Coronavirus Stimulus Planning: Payroll Tax Reduction Still in Play

Details of a massive stimulus package to combat the economic fallout from the evolving coronavirus pandemic are still unfolding this morning in Washington, with direct payments vs. a payroll tax cut continuing to be one of the points of contention in the planning process. As an example of the divergent thinking, The Hill’s Alexander Bolton in a post this morning contrasts the positions of Indiana Sen. Mike Braun (“…cutting the payroll tax makes ‘more sense’ than ‘cash payments or this stipend idea’”) and South Carolina Sen. Lindsey Graham (“…It won’t help the economy just throwing money at a problem…”) with those of Utah Sen. Mitt Romney and Arkansas Sen. Tom Cotton who are leading the charge for making direct payments to adult Americans. Bolton’s post highlights the list of opposing views that are slowing down progress on the critical stimulus bill. 
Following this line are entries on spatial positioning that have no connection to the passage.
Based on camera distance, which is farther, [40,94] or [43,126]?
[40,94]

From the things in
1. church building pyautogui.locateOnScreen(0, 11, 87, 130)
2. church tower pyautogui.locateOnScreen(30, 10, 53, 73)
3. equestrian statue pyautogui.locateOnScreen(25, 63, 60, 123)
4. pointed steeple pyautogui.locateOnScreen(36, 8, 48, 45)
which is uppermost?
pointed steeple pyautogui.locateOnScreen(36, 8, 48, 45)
One of the sticking points often not mentioned in the many discussions swirling around the stimulus issue is the longer-range impact a payroll tax reduction would have on the already gloomy Social Security solvency issue. Without additional revenue sources to offset the loss of FICA tax income, the potential for full depletion of the Social Security OASDI Trust Fund could move substantially closer. (By the way, the Medicare Trust Fund also faces a similar situation.) This reality makes it increasingly imperative that legislative action on Social Security’s fundamental solvency moves to the forefront of Congressional planning as early as possible after, of course, the coronavirus pandemic is under control.